#### Document text
Labor Day, Preached September 5, 2021 for the 9:30am Worship


Scripture Exodus 20:1-11

20 Then God spoke all these words:

2 I am the Lord your God, who brought you out of the land of Egypt, out of the house of slavery; 3 you shall have no other gods before me.

4 You shall not make for yourself an idol, whether in the form of anything that is in heaven above, or that is on the earth beneath, or that is in the water under the earth. 5 You shall not bow down to anything or worship anything; for I the Lord your God am a jealous God, punishing children for the injustice of parents, to the third and the fourth generation of those who reject me, 6 and showing steadfast love to the thousandth generation[b] of those who love me and keep my commandments.

7 You shall not make wrongful use of the name of the Lord your God, and the Lord will not overlook anyone who misuses God’s name.

8 Remember the sabbath day and keep it holy. 9 Six days you can labor and do all your work. 10 But the seventh day is a sabbath to the Lord your God; you shall not do any work—you, your son or your daughter, your male or female workers, your livestock, or the immigrants in your towns. 11 For in six days the Lord made heaven and earth, the sea, and all that is in them, but rested the seventh day; therefore the Lord blessed the sabbath day and consecrated it.

Sermon One-Seventh

The people of Israel, at this point in their Exodus, are on a path away from slavery in Egypt toward some new land and community where they will no longer be slaves and will not work in unfair conditions for ridiculously low pay all to build cities and wealth for others. In the promised land, they will work together, with and for each other, and will build a nation where no one is enslaved, everyone is welcomed, and all are treated justly and fairly.

The pain of slavery is fresh in their minds and bodies. They suffered it. They escaped it. So, with God’s help, here in the wilderness, between the slavery behind them and the promise and hope ahead of them, they make rules for how to live together and how to treat one another.

We read the first four of those commandments today. Have one God, the God that saved us from Egypt. Never worship anything other than that God alone. Use that God’s name only for what is holy, just, and loving. And remember the Sabbath. One-seventh of our time, lay down our labors and rest, just like God did.

These four are sometimes called the first tablet. These commandments focus more on our relationship with and to God. The second tablet then would have six commandments on it, the ones that focus more on our relationships with and to one another. Let’s do a little test and see if we can crowd source the remainder of the commandments. I’ve given you one letter for each as a clue…

Number 5? Honor your parents

Number 6? Do not Kill

7? Do not commit Adultery

8? Do not Steal

9? Do not Lie

10? Do not Covet

Those 10 are the biggies, the opposite of how life was in Egypt, and the vision of how life is and should and will be in God’s great community.

The people who lived in slavery in Egypt want this better way to live and enthusiastically say YES to these. But it only takes one generation for the YES to become a MEH. The children born in the wilderness never knew slavery themselves. If the adults do not teach the children what happened and teach it to them so well they feel it themselves and believe it for themselves, then the pain of real slavery isn’t real enough to inspire the future generations to also say YES to these commandments.
########
#### Stored rows
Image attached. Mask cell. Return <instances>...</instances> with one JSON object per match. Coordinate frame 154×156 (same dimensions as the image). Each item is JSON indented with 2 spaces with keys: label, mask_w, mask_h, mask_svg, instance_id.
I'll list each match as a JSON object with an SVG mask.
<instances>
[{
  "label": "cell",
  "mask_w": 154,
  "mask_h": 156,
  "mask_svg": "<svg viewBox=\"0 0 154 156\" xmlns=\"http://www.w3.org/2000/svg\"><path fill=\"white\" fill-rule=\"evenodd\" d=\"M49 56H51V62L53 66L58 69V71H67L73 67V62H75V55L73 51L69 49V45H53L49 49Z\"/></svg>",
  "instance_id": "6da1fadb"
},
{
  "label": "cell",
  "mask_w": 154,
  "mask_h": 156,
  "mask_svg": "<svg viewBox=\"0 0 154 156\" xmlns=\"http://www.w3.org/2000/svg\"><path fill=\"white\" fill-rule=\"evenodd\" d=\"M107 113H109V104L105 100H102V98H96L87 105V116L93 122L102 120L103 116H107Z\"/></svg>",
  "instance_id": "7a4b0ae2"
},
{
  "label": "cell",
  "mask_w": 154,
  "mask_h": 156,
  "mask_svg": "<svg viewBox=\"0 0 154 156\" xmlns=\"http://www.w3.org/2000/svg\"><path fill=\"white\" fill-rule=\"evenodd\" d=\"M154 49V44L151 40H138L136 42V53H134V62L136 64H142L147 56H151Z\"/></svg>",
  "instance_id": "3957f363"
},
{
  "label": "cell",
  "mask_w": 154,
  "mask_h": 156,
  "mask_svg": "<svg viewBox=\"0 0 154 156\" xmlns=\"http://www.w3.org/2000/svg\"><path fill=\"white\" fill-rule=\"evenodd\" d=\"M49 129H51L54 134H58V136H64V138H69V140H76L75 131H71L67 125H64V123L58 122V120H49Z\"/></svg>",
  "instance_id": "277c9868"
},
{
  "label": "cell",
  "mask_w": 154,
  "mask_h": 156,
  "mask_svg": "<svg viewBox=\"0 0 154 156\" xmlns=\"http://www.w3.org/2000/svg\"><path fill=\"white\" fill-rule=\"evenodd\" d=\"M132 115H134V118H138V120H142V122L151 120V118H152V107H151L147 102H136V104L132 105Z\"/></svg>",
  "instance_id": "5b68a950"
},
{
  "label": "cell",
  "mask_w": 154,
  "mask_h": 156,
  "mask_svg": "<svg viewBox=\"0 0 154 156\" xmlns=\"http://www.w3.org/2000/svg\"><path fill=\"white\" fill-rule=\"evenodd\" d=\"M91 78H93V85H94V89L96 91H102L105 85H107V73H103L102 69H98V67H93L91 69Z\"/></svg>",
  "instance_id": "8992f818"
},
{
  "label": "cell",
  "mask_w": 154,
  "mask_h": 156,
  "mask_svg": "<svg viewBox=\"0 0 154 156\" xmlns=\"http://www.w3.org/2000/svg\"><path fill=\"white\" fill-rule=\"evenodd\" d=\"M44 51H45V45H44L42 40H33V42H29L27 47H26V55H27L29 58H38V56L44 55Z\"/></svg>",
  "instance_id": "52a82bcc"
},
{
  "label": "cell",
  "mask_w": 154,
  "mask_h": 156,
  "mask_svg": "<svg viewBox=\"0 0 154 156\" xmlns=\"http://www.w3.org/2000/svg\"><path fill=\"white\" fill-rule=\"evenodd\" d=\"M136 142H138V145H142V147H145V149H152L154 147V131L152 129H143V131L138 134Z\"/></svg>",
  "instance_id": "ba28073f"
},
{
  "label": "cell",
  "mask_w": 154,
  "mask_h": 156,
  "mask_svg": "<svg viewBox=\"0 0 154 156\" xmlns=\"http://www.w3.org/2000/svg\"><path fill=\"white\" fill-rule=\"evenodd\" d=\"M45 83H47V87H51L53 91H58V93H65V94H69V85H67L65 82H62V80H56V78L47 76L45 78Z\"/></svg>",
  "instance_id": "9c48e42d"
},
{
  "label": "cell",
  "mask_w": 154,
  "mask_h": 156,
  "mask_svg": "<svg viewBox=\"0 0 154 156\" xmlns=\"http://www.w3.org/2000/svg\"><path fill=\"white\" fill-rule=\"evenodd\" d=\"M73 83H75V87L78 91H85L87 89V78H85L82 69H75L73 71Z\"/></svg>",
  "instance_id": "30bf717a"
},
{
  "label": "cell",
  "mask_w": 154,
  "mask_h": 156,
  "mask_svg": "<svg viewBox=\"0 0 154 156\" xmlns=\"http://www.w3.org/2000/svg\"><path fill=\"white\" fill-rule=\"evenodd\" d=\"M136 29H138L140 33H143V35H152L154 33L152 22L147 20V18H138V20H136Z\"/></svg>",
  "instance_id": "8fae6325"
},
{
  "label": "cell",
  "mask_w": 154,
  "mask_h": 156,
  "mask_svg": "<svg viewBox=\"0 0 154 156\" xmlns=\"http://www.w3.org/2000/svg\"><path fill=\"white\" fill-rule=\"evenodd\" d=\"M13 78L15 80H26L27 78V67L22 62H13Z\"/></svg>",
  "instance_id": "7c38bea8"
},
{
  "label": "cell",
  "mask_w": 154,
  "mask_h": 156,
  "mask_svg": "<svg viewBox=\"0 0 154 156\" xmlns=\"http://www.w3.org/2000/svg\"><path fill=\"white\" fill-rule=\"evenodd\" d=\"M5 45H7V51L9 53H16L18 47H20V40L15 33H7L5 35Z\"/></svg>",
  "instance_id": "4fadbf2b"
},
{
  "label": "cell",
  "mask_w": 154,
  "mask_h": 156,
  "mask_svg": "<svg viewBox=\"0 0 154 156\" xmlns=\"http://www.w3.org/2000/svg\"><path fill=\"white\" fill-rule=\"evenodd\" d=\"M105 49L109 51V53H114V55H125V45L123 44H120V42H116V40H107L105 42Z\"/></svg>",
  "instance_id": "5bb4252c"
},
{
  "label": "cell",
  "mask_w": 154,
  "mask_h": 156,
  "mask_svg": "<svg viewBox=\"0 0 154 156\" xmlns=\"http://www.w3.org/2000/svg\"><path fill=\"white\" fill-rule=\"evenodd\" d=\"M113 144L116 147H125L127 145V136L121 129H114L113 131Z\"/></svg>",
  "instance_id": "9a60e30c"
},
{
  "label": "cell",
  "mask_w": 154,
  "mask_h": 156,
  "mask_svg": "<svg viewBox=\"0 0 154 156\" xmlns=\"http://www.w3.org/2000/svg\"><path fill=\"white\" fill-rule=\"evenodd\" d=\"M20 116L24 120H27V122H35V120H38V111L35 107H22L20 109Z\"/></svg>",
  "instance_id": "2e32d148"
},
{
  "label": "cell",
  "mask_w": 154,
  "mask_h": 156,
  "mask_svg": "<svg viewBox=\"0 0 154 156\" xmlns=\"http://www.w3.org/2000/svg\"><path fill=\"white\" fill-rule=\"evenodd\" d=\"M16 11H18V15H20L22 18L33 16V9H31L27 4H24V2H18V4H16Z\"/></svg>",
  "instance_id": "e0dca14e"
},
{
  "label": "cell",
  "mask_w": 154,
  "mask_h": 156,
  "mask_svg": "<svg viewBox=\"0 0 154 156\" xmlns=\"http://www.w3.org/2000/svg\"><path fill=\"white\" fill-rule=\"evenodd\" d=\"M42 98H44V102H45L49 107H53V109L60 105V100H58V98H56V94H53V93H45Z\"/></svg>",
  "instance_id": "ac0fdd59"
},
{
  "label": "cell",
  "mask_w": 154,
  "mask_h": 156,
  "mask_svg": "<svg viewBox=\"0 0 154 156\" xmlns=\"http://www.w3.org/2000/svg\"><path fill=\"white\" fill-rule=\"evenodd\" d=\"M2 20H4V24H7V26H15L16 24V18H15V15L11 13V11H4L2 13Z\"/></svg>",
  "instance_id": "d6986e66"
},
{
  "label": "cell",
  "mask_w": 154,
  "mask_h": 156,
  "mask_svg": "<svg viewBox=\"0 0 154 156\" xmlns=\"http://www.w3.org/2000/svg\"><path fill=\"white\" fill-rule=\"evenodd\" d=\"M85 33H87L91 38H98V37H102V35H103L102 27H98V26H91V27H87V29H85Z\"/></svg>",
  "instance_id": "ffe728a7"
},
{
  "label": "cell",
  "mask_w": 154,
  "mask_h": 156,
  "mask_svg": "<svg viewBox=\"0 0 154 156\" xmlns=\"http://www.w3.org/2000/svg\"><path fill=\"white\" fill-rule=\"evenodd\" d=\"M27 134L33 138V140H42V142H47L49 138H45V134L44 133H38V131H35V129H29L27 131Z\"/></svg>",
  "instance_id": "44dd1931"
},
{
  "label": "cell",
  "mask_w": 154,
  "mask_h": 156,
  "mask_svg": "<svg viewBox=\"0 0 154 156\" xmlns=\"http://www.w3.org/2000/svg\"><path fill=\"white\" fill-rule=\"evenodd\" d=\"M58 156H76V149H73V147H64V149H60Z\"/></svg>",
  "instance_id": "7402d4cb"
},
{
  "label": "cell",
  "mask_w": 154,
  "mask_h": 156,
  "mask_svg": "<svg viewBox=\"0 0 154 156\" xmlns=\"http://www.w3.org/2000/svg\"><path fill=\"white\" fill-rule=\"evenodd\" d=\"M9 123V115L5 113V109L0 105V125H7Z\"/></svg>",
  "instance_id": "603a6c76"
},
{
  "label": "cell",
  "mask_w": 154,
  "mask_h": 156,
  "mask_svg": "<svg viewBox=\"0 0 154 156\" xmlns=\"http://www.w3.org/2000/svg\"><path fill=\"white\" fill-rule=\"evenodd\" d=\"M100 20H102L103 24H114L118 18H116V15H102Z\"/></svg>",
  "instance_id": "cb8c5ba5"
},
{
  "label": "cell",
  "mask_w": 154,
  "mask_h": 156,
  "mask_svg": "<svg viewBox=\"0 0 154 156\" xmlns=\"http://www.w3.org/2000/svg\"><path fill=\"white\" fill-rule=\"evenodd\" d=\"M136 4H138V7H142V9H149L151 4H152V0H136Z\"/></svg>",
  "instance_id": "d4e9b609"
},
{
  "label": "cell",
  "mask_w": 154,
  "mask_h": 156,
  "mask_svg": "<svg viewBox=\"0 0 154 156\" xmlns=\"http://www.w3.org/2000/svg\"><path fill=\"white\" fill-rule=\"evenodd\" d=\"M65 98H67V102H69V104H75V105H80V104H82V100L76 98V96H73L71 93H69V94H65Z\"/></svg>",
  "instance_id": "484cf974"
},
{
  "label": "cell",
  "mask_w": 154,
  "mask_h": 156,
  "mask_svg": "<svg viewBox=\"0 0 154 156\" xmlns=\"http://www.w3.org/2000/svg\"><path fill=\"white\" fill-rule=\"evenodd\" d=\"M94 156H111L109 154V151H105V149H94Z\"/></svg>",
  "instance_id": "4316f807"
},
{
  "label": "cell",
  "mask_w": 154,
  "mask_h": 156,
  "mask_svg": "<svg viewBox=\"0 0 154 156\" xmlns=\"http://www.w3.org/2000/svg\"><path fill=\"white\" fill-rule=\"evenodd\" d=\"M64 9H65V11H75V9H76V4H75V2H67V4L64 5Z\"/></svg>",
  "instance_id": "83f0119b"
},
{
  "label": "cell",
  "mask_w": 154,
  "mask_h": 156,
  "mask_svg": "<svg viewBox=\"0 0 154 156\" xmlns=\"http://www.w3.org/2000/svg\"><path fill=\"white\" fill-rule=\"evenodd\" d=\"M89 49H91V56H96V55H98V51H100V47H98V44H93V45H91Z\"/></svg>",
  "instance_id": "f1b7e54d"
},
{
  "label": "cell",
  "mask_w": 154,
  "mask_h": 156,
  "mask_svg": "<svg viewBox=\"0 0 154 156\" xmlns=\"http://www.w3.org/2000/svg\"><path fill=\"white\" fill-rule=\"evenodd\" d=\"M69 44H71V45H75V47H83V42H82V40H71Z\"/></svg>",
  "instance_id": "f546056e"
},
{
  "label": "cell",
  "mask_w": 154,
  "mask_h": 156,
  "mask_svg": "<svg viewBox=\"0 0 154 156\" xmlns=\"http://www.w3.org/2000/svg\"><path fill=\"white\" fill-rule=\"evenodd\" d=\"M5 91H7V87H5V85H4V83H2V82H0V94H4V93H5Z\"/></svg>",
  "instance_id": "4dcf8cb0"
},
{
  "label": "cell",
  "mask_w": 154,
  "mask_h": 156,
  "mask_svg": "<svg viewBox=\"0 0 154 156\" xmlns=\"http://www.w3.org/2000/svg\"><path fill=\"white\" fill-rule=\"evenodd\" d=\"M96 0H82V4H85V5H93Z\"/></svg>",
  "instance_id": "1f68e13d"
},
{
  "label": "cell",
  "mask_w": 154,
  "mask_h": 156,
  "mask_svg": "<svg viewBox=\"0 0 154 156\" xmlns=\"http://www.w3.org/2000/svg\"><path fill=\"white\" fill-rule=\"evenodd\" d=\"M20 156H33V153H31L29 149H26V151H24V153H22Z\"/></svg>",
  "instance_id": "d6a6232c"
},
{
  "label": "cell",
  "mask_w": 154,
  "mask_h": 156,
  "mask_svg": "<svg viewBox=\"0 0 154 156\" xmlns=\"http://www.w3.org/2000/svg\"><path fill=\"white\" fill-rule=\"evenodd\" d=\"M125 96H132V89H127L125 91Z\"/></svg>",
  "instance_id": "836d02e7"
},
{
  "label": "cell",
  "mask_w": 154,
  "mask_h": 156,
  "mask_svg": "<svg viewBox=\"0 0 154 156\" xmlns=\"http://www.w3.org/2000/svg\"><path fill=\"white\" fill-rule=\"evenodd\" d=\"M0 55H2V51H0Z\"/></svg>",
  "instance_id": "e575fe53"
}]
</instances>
########
#### [Exercise set]
**1)** Translate this sentence from the Labor Day sermon into Spanish: "The pain of slavery is fresh in their minds and bodies."
**2)** From the Labor Day sermon, copy everything from "Labor Day, Preached" down to "misuses God’s name.".

#### [Full answers]
**1)** El dolor de la esclavitud está fresco en sus mentes y en sus cuerpos.

**2)**
Labor Day, Preached September 5, 2021 for the 9:30am Worship


Scripture Exodus 20:1-11

20 Then God spoke all these words:

2 I am the Lord your God, who brought you out of the land of Egypt, out of the house of slavery; 3 you shall have no other gods before me.

4 You shall not make for yourself an idol, whether in the form of anything that is in heaven above, or that is on the earth beneath, or that is in the water under the earth. 5 You shall not bow down to anything or worship anything; for I the Lord your God am a jealous God, punishing children for the injustice of parents, to the third and the fourth generation of those who reject me, 6 and showing steadfast love to the thousandth generation[b] of those who love me and keep my commandments.

7 You shall not make wrongful use of the name of the Lord your God, and the Lord will not overlook anyone who misuses God’s name.